魔恋奇譚~憧れカレと一緒に王国を救うため、魔法使いになりました
 勇飛くんに促され、私はもう一度マスター・クマゴンを見た。潤んだ赤い目をしたマスターがうなずく。

「行ってきます」

 私たちは声を揃えて言って、ソードマン・ハウスに別れを告げた。


 暗いうちにできるだけ進もうと、私も勇飛くんも無言で街道を歩いていた。夜が明けきる前の時間は、盗賊や魔物もまだ活動を始めていない。

「セリ、疲れてない? 大丈夫?」

 ほんの一日前まで毒に冒されていた私を気遣うように、ときどき勇飛くんが声をかけてくれる。
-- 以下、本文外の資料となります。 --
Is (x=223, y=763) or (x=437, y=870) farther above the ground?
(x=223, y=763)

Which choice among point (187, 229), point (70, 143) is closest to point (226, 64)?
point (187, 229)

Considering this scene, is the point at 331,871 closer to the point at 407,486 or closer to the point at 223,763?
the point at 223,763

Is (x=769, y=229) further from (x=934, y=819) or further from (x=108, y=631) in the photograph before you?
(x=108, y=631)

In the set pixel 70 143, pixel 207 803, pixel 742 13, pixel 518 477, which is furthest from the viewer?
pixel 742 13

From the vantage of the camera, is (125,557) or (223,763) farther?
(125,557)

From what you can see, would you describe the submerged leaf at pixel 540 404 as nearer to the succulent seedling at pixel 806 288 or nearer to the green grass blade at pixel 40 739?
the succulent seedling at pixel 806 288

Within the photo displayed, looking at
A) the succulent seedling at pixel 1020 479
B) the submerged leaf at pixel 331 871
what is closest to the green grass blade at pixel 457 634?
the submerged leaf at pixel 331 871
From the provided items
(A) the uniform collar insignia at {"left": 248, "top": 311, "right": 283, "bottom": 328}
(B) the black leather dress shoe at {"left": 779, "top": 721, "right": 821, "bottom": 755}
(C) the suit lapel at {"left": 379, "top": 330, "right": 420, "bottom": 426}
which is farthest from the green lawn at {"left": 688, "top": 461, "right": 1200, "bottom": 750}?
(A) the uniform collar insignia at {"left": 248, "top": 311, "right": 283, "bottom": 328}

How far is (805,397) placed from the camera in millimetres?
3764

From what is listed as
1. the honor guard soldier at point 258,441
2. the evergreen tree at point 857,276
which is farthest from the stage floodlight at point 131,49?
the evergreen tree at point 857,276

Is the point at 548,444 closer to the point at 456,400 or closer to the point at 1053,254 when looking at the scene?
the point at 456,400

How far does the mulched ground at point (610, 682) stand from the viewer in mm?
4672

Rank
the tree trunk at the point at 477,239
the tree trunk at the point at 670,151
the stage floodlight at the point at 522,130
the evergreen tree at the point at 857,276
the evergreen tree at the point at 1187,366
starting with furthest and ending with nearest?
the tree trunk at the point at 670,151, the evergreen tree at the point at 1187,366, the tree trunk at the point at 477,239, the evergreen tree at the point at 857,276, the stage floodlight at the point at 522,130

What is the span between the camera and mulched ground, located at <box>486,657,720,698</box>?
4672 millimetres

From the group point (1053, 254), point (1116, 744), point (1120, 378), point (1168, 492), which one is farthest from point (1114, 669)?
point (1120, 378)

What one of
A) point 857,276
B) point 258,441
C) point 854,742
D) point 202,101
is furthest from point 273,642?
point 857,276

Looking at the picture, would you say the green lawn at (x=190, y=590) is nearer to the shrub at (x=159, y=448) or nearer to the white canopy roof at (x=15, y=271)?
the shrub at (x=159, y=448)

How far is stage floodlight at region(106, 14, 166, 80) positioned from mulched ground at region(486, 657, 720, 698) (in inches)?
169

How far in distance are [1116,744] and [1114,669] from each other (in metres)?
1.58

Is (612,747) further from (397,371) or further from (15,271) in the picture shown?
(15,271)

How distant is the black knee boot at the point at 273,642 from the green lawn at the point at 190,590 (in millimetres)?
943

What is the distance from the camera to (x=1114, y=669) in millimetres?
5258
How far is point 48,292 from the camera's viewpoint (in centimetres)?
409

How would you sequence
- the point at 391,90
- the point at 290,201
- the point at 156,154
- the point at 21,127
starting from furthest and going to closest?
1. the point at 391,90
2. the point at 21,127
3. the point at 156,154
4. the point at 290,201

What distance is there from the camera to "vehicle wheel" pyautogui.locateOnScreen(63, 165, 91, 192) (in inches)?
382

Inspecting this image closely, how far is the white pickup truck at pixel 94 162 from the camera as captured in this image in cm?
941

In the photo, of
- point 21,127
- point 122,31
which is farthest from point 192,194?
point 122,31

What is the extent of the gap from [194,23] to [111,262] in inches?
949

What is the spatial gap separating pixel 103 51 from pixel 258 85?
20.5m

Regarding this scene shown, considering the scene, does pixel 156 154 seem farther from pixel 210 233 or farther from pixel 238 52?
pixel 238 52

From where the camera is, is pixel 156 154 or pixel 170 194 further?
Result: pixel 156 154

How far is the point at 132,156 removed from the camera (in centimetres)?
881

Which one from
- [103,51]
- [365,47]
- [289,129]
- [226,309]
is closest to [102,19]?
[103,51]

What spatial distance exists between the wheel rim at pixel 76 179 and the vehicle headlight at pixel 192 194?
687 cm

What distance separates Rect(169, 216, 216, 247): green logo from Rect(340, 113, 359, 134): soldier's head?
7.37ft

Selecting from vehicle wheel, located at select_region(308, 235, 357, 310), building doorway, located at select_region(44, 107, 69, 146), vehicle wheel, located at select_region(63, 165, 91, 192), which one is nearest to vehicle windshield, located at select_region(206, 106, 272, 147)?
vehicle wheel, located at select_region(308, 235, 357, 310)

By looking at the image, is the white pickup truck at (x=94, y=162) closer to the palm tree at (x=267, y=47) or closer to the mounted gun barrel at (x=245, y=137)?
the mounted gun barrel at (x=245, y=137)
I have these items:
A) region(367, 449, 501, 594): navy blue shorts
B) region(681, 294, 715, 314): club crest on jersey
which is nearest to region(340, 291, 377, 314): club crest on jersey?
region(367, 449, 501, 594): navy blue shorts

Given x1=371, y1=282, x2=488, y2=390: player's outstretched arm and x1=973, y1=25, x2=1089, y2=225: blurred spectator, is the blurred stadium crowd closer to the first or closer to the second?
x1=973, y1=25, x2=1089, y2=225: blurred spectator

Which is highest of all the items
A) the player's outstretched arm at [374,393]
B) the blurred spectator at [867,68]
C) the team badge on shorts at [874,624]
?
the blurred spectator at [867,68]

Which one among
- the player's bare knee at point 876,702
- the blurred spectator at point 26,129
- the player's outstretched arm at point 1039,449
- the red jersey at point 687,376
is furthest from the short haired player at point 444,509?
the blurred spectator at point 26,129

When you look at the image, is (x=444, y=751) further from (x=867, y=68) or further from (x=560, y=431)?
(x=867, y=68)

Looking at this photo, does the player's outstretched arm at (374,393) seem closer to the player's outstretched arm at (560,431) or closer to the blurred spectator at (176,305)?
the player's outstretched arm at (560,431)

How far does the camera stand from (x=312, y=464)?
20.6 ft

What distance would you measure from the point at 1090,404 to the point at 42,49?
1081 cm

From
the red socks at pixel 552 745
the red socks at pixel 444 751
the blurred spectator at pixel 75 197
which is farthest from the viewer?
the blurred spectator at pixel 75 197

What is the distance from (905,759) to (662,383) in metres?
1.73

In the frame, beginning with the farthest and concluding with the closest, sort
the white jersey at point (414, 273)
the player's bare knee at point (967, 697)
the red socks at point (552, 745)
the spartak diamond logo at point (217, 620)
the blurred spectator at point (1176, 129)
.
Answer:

私ももう強がりは言わず、つらいときはそう伝えようと決めていた。だって、その方が本当に彼と心が通じ合っている気がするもの。

「大丈夫だけど、少し水を飲んでもいい?」
「ああ」

 私たちは道端の石に腰を下ろして、水を入れた皮袋から一口ずつ飲んだ。カルサイト村かその前の村の井戸で水を補給するまで、大切に飲まなくちゃいけない。

 やがて東の空がうっすらと白んで、日が昇り始めた。干し草を積んだ馬車や枯れ木を背負った人の姿が見られるようになり、すれ違う人の話し声がときどき聞こえる。